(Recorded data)
-*-
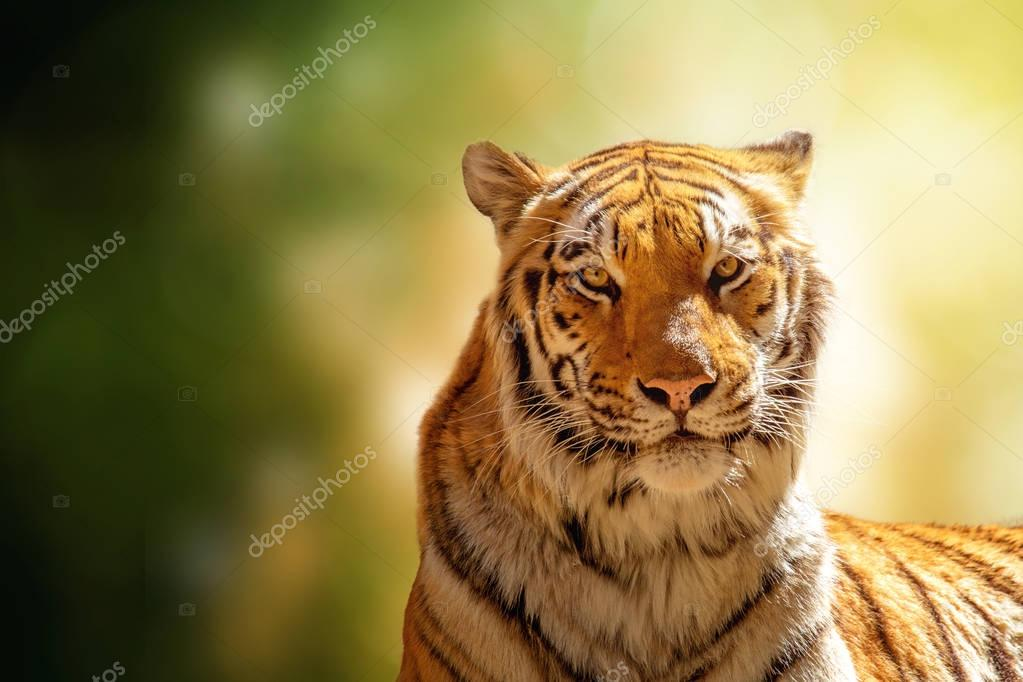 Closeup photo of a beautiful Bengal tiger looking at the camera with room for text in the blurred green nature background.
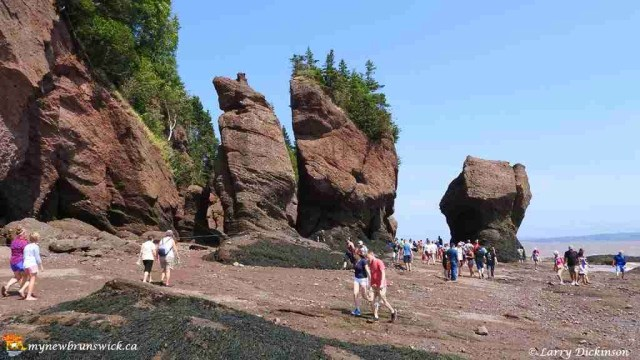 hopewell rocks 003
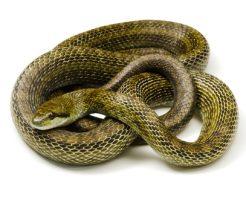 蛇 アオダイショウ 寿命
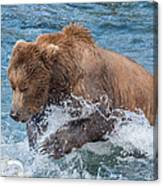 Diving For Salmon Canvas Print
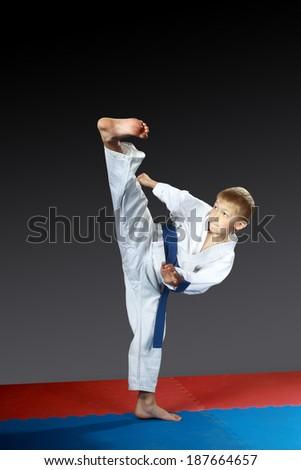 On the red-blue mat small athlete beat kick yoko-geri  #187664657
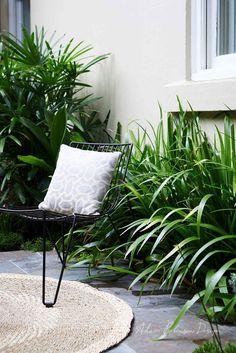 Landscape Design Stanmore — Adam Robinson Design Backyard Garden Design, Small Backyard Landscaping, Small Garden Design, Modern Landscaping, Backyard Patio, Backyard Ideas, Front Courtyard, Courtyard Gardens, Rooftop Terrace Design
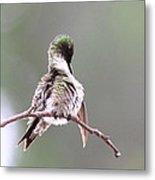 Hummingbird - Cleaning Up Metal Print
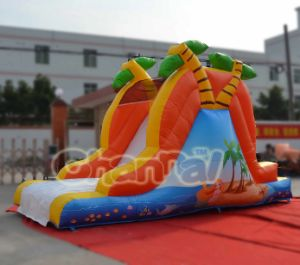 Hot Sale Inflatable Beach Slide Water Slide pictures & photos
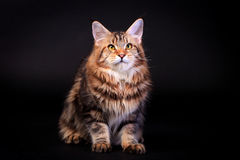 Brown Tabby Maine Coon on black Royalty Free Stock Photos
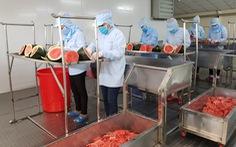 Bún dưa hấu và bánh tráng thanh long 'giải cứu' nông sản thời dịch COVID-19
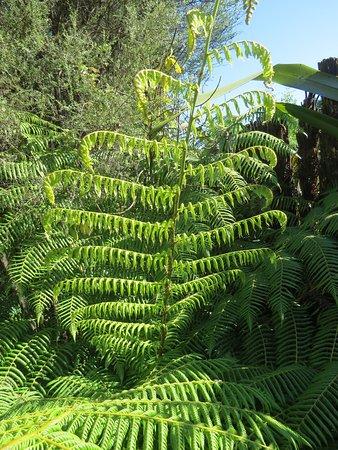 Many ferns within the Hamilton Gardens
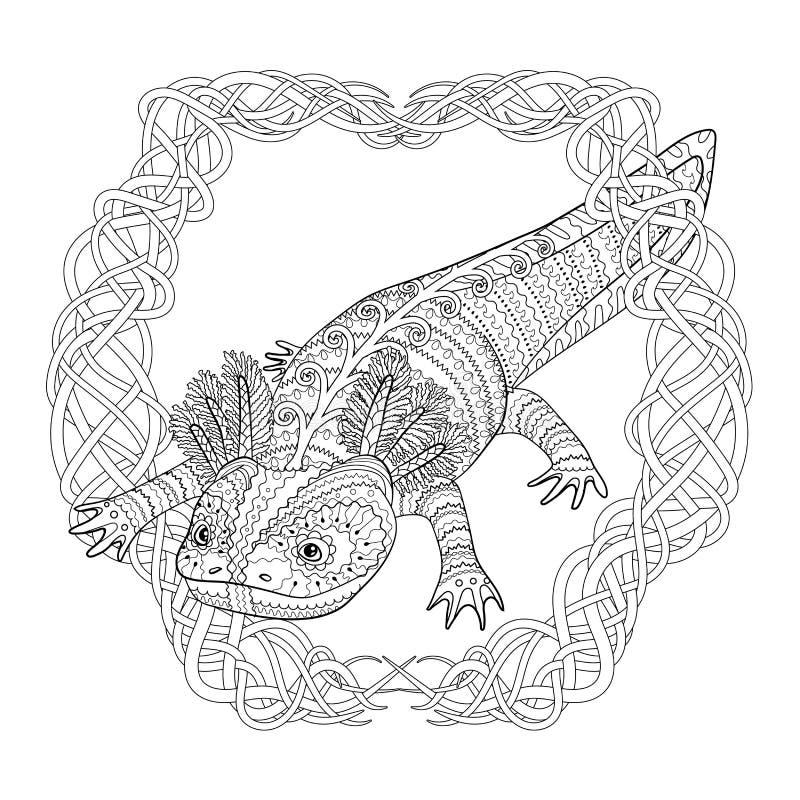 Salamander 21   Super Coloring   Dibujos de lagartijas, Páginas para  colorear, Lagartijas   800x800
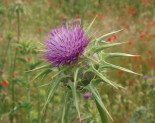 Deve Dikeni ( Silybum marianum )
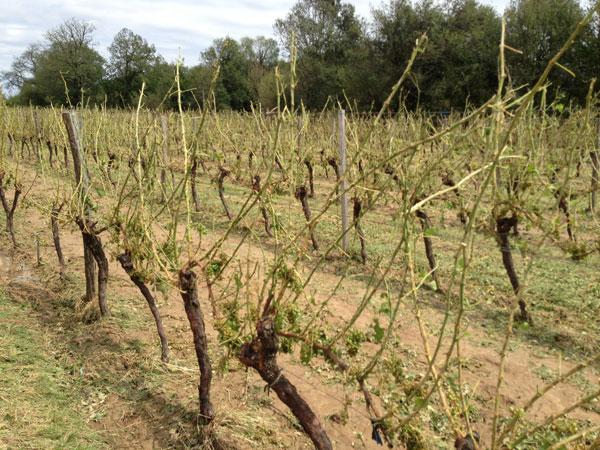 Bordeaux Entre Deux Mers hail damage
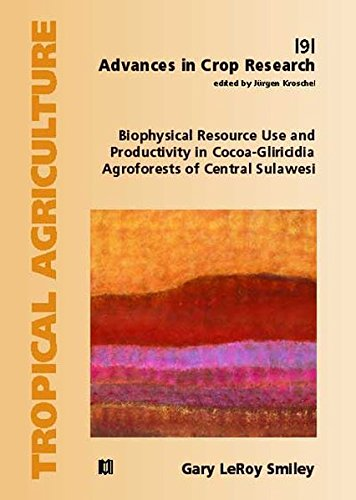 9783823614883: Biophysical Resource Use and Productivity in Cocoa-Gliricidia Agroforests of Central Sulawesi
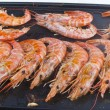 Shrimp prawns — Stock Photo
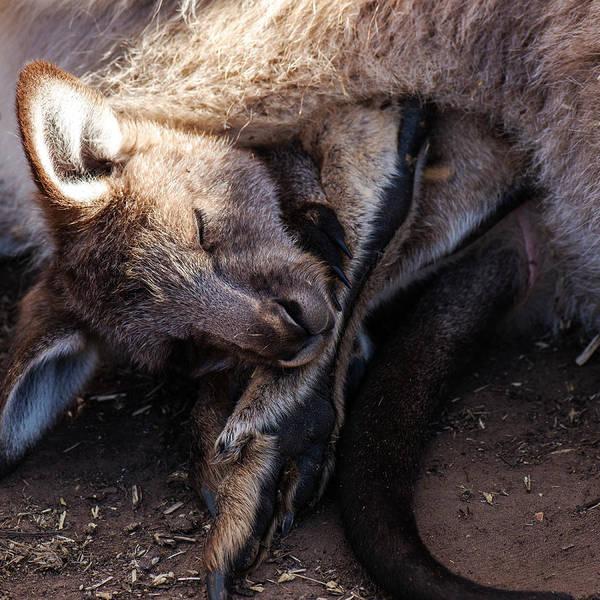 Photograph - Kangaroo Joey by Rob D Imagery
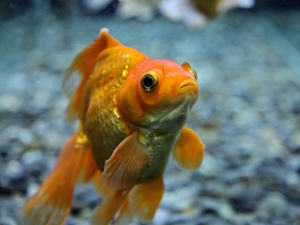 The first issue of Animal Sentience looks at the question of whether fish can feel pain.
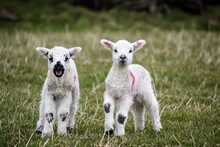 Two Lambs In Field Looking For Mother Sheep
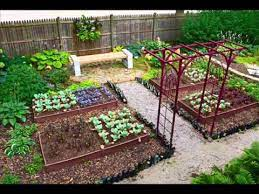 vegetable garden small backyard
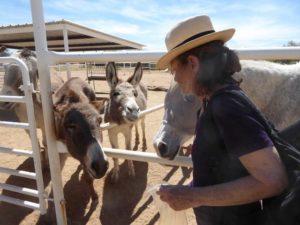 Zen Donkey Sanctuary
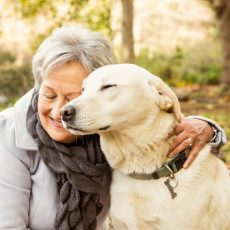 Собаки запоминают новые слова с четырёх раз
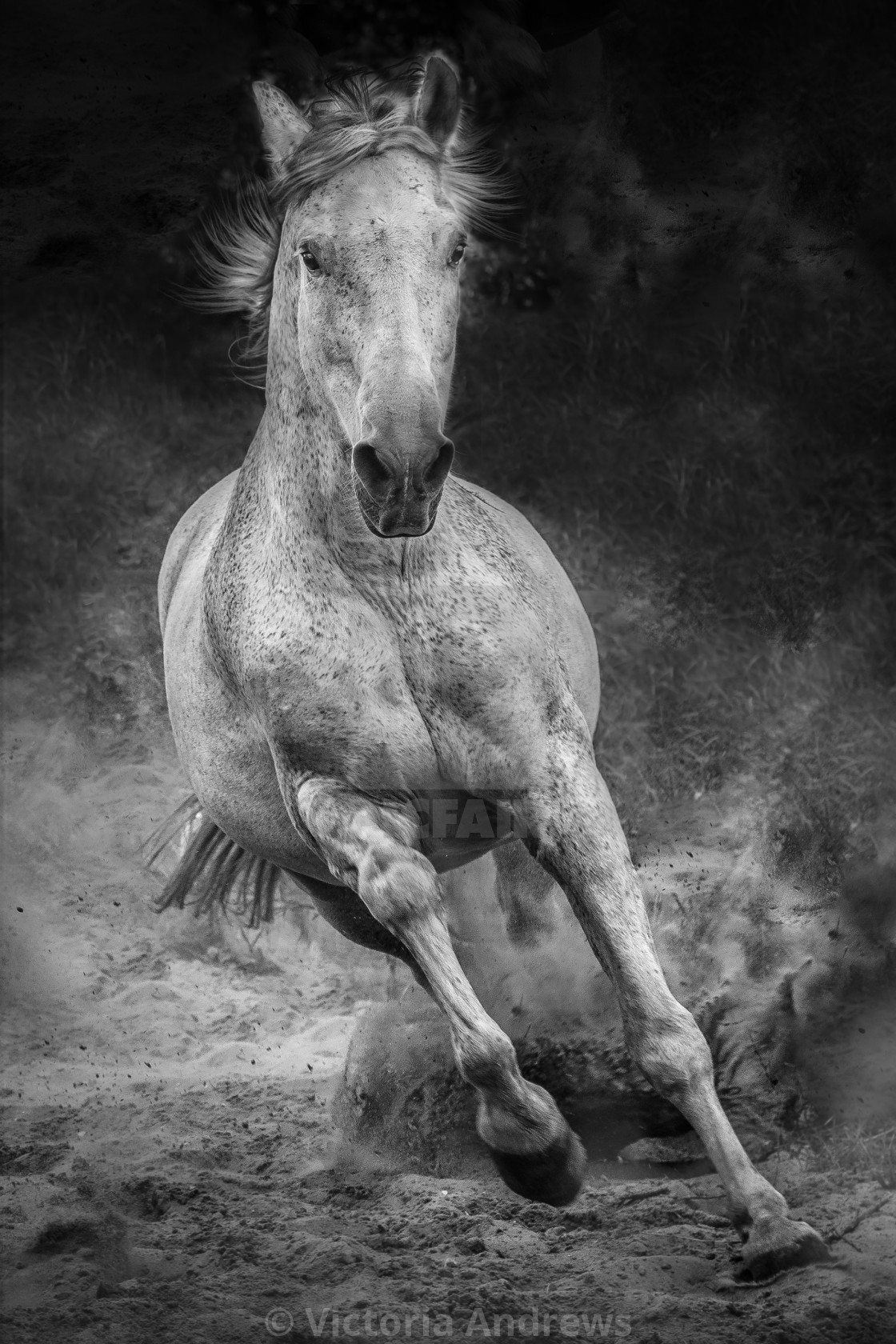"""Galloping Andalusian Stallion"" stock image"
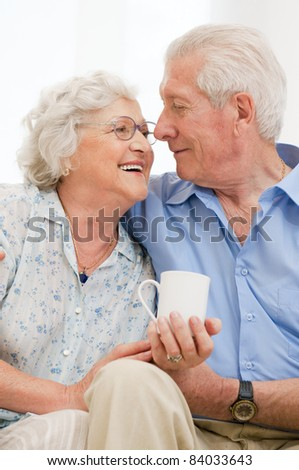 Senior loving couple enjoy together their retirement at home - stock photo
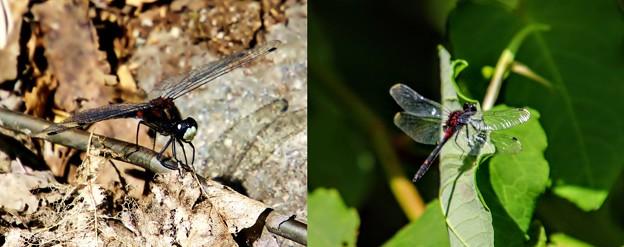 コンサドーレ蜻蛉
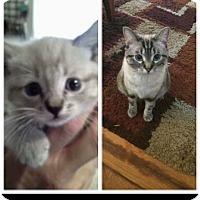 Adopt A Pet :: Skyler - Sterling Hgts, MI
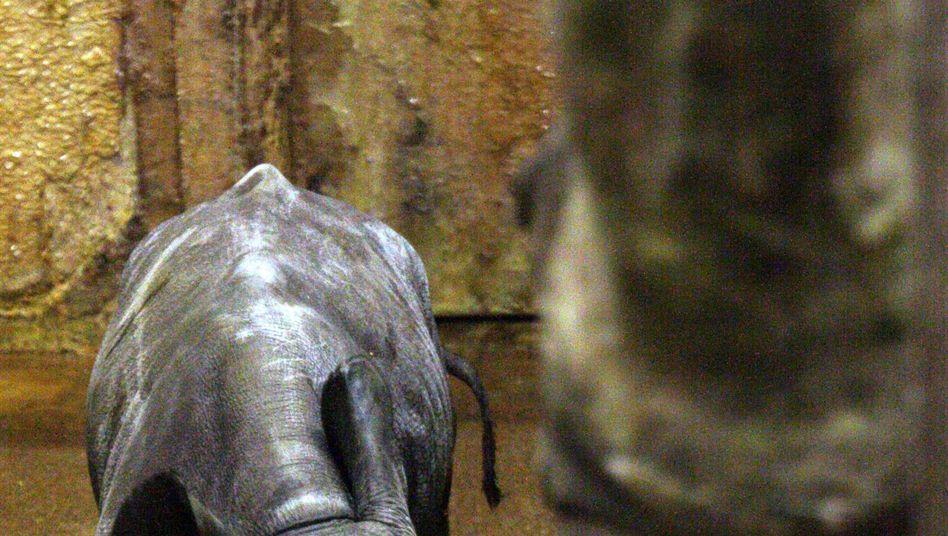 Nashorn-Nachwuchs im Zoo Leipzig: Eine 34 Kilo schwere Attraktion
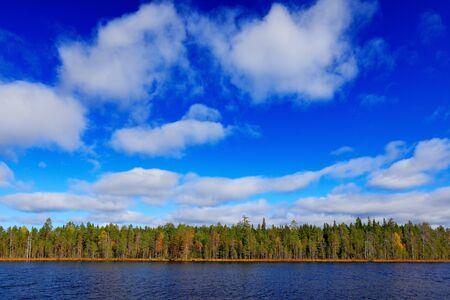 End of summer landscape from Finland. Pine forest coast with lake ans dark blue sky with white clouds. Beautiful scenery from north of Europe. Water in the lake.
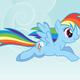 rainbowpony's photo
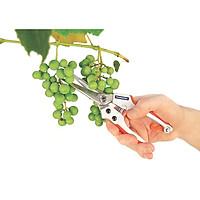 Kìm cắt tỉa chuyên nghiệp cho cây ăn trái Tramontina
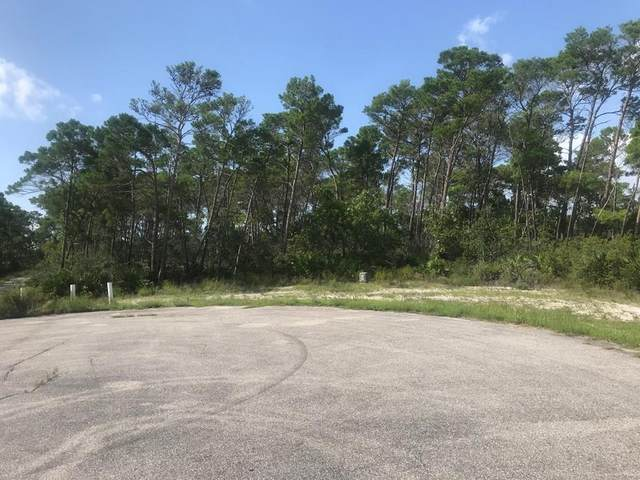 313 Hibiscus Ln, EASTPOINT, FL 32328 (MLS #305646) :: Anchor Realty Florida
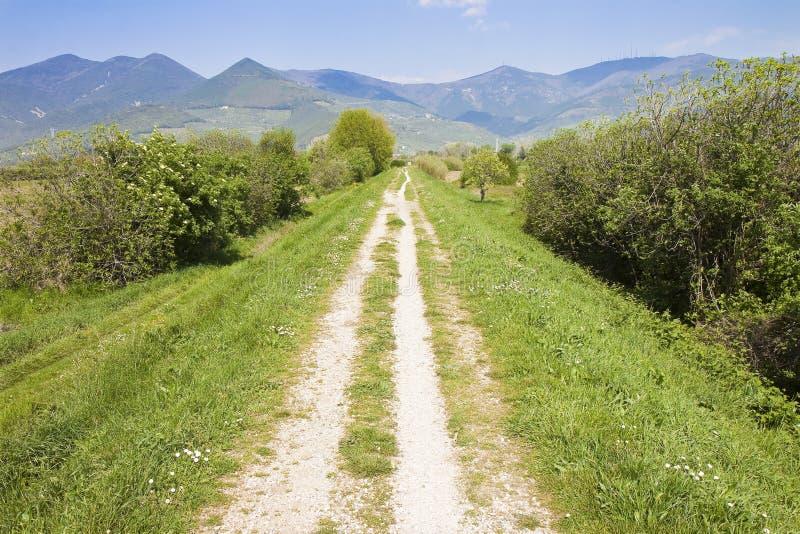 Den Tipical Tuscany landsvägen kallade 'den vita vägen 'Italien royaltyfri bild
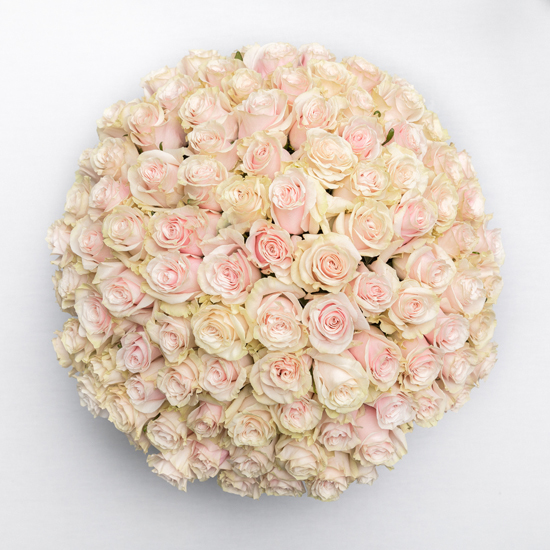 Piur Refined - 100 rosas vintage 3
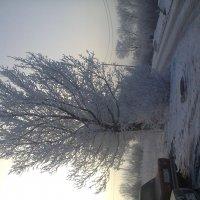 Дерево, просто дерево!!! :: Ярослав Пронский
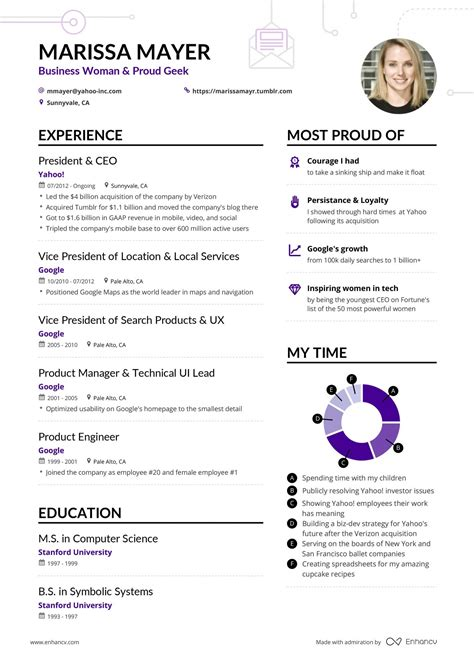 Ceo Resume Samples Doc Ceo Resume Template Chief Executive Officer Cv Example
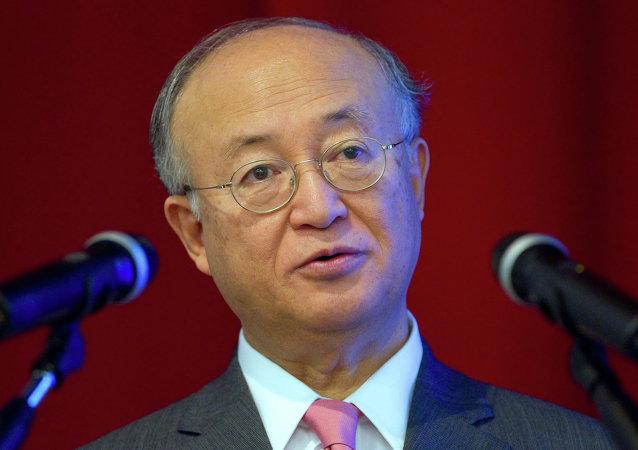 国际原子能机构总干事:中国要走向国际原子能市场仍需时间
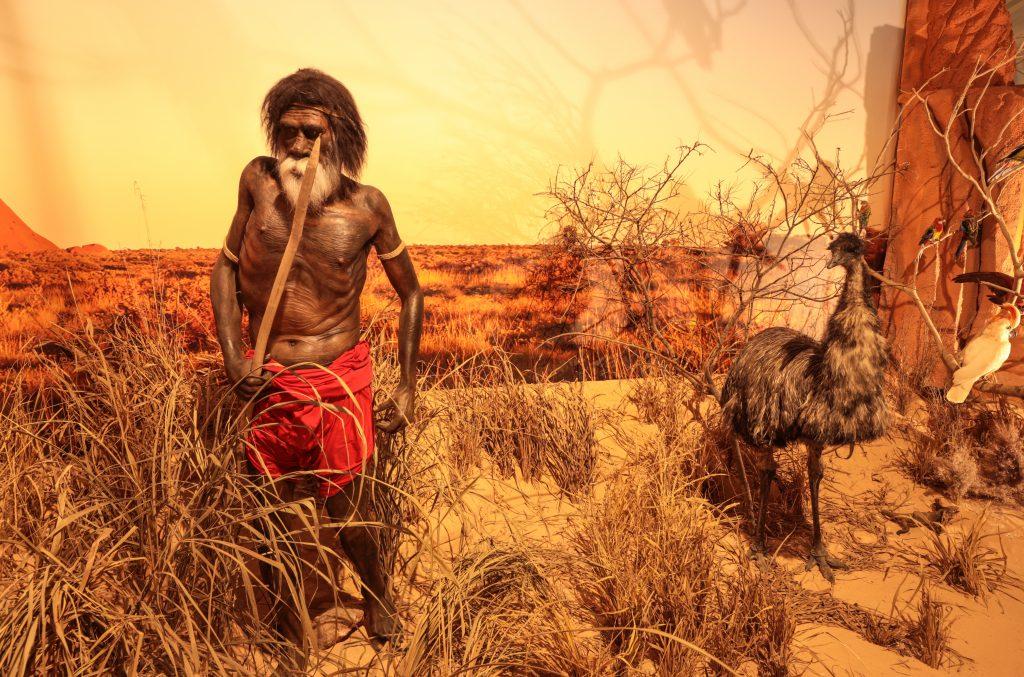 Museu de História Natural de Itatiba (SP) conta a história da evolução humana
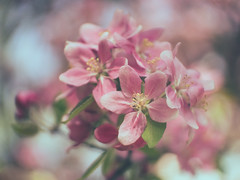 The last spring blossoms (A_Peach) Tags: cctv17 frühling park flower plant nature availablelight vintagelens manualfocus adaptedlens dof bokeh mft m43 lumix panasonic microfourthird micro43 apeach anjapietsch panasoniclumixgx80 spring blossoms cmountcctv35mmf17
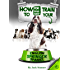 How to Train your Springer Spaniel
-*-
> **Your goal**:
Repeat exactly the line containing "Senior loving couple" and every line after it through the end of the records, and nothing else. Leave the pictures out.

> **Answer area**:
 Senior loving couple enjoy together their retirement at home - stock photo
 コンサドーレ蜻蛉
 Adopt A Pet :: Skyler - Sterling Hgts, MI
 Nashorn-Nachwuchs im Zoo Leipzig: Eine 34 Kilo schwere Attraktion
 End of summer landscape from Finland. Pine forest coast with lake ans dark blue sky with white clouds. Beautiful scenery from north of Europe. Water in the lake.
 rainbowpony's photo
 Kìm cắt tỉa chuyên nghiệp cho cây ăn trái Tramontina
 313 Hibiscus Ln, EASTPOINT, FL 32328 (MLS #305646) :: Anchor Realty Florida
 Den Tipical Tuscany landsvägen kallade 'den vita vägen 'Italien royaltyfri bild
 Piur Refined - 100 rosas vintage 3
 Дерево, просто дерево!!! :: Ярослав Пронский
 Ceo Resume Samples Doc Ceo Resume Template Chief Executive Officer Cv Example
 国际原子能机构总干事:中国要走向国际原子能市场仍需时间
 Museu de História Natural de Itatiba (SP) conta a história da evolução humana
 The last spring blossoms (A_Peach) Tags: cctv17 frühling park flower plant nature availablelight vintagelens manualfocus adaptedlens dof bokeh mft m43 lumix panasonic microfourthird micro43 apeach anjapietsch panasoniclumixgx80 spring blossoms cmountcctv35mmf17
 How to Train your Springer Spaniel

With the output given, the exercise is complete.